Her words hung in the air, condemnation and curse, and Theo wanted things he couldn’t have. Just as he always had, though he had gone to such lengths to make sure that nothing—and no one—would ever be out of his reach again. He told himself it was simply his knee-jerk reaction to a woman who looked like this, telling him what hurt her. He wanted to take away her pain. He wanted to rescue her. From the Whitneys. From the past. And it didn’t matter, because she was not Larissa, and Larissa had never allowed that, anyway. She would have scoffed at the thought.
“They probably didn’t care,” Theo said coldly, brutally, as much to snap himself back to reality as to slap her down.
He watched her pale, and sway very slightly on her feet—and for a moment he hated himself, because if anyone could understand the contours and complexity of her bitterness, it was him. And he did. But there were bigger things at play here. He could not lose sight of his goals. He never had, not since his desperate boyhood in the worst Miami neighborhoods. Not even when it might have saved his relationship with Larissa. Once he got those shares, he would be an owner. He would be one of them. He would be more than the hired help. Finally. He would do anything—had done anything—to make that a reality.
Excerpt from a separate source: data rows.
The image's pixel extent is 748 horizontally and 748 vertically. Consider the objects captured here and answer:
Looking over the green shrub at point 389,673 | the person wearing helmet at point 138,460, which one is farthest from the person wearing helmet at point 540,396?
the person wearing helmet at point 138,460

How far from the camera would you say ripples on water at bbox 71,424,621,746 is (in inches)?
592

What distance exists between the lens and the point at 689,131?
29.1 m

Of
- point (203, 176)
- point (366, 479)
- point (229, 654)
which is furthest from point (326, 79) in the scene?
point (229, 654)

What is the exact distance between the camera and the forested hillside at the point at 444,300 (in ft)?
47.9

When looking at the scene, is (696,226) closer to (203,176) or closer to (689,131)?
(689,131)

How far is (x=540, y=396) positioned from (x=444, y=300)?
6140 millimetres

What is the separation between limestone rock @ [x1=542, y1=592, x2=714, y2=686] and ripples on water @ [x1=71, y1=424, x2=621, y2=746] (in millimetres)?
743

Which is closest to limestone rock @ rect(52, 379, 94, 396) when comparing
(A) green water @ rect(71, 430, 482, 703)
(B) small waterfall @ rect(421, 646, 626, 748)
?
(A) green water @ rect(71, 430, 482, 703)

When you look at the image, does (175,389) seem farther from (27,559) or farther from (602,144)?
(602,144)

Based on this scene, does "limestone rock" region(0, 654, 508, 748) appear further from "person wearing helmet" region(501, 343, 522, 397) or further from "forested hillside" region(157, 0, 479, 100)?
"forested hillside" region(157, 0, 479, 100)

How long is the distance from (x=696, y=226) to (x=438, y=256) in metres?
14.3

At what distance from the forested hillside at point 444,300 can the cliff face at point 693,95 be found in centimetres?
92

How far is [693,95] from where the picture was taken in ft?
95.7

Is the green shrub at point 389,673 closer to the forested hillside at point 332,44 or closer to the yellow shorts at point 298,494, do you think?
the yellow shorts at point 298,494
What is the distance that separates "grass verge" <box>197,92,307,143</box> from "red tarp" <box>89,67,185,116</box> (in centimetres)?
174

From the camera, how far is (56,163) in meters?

“Just as I do not care,” he continued in the same way, though he did not care for how it made him feel. “This is not a forum for your grievances against the Whitney family. This is not a therapy session.”
“You are a pig.” She spat out the words and in that sentiment, he thought with some trace of black humor, she was exactly like Larissa.
“I don’t care what you think of your cousin’s privileges, or her pampered existence, or her family,” he said, forcing himself to continue in that same heavy-handed way, making sure there was no doubt about how things stood. Start as you mean to go on, he told himself—and he could not let this woman get to him, manipulate him. Make him care. Just like Larissa had done, and look how that had ended up. “I’m sure their wealth and carelessness offends you. It doesn’t matter. The only thing that matters is turning you into her, and I can’t do that if you waste our time telling me how much more meaningful your life is than hers, and how much harder you’ve struggled. I don’t care. Do you understand?”
“Perfectly.” Her voice was clipped. Her face was pale, though a hectic color shone in her dark hazel eyes. Hatred, he thought. It was nothing new.
What was new was that he wanted so much to change it.
“Wonderful,” he said. He let himself smile slightly, as if she did not get to him already, no matter what rules he’d tried to institute. As if he did not have the highly unusual urge to apologize to her, to make it better—or to make her understand. As if he really was the dark, forbidding monster he had no doubt at all she believed him to be. Hadn’t he gone to great lengths to make it so? “Let’s get started.”